In der russischen Duma sitzen sogar 30 der 66 Milliardäre, die es in Russland schon gibt, wovon wiederum auch 30 in Moskau, einige aber auch in London leben. Die Zahl der Milliardäre verzehnfachte sich in Russland seit seiner Amtsübernahme von Putin im Jahr 2000, wobei der zunehmende Wohlstand auch in Russland nicht gleich verteilt ist. Die Rentner müssen nach wie vor im Durchschnitt mit unter 100 € im Monat auskommen. Nachdem Putin nach der Verfassung ein Drittes Mal bei der Präsidentschaftswahl nicht mehr antreten darf, will er nun als Spitzenkandidat der kremlnahen Partei „Geeintes Russland“ für das Amt des Ministerpräsidenten kandidieren. Schon zuvor entließ er die Regierung und setzte als neuen Primier den ehemaligen Chef der Finanzaufsicht Subkow ein. Subkow gilt nun zusammen mit dem Aufsichtsratsvorsitzenden Medwedew und dem Ex-Verteidigungsminister Iwanow, auch „der Falke“ genannt, als „geeigneter“ Präsidentschaftskandidat, der das Amt im Sinne von Putin weiterführen könnte, wobei das Parlament unter Putin als Primier wahrscheinlich mehr Macht als zuvor haben wird. Auch die Moskauer Börse reagierte auf die brisanten News bisher positiv. Der RTS-Index überschritt am Freitag erstmals die 2100-er Marke und erreichte damit zwar auch ein neues Allzeit-Hoch; performte gegenüber den restlichen Ostbörsen mit einem Plus von 10% bisher unterdurchschnittlich. Allerdings schnitten Telekom-, Konsum- und Stahlaktien mit einer Performance von über 40% im Durchschnitt weit besser ab als die in den Indices hochgewichteten Öl/Gaswerte. Ich werde am bei der letzten großen Investmentkonferenz vor den Parlamentswahlen am 17./18.Oktober in Moskau sein.

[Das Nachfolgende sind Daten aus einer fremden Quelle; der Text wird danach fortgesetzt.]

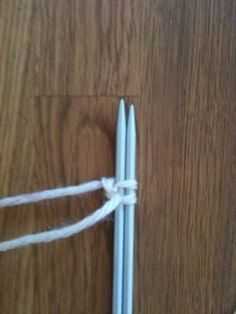 Lär dig sticka - Spiralsockor Stick O, Clothes Hanger, Knitting Patterns, Den, Coat Hanger, Knitting Stitches, Hangers, Knit Patterns, Coat Hooks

Russland, insbesondere die Boomtown Moskau, ist so „großartig“, dynamisch spannend und widersprüchlich zugleich, dass ich Ihnen nur raten kann, auch einmal eine Reise nach Moskau zu machen, um sich ein Bild „vor Ort“ zu machen. Ein Billigurlaub wird es aber nicht werden, da Moskau mittlerweile die teuerste Stadt in Europa ist.
Fazit: Die Ostbörsen machen den Anleger weiterhin viel Freude, werden aber wohl auch in Zukunft durch „politische Entwicklungen“ in den Bann gezogen, was nicht von Nachteil sein muss. Auch in Polen finden demnächst Neuwahlen statt. Auch dies ist ein Finanzplatz, der international mehr Aufmerksamkeit verdient, weil die wirtschaftlichen Fortschritte weit besser sind als die politischen. Immerhin sitzen in den osteuropäischen Parlamenten weit mehr Leute mit wirtschaftlichem Background und Erfahrung als in Deutschland, wo Beamte, Rechtsanwälte, Bürokraten das Sagen haben und die Wirtschaftskapitäne bestenfalls nur hoch dotierte Beratungsmandate haben. Vielleicht ist das osteuropäische „Demokratiemodell“ insofern sogar doch das bessere…!
Hinweis: Der Autor wird am 10.Oktober um 18.15 Uhr auf N24 (siehe www.n24.de/boerse, dort Live-Stream um 18.30 Uhr oder später unter Investmentvideos) über die Chancen in Russland interviewt werden und am 26. Oktober in Bloomberg TV. Das nächste ESI-Ostbörsen-Seminar „Go East – Die Karawane zieht weiter““ findet am 25. Oktober in Frankfurt/M statt. Anmeldung unter ESI GmbH, Jüthornstr. 88, 22043 Hamburg, Tel: 040/6570883; Fax: 040/6570884, E-Mail: info@eaststock.de, web: www.eaststock.de.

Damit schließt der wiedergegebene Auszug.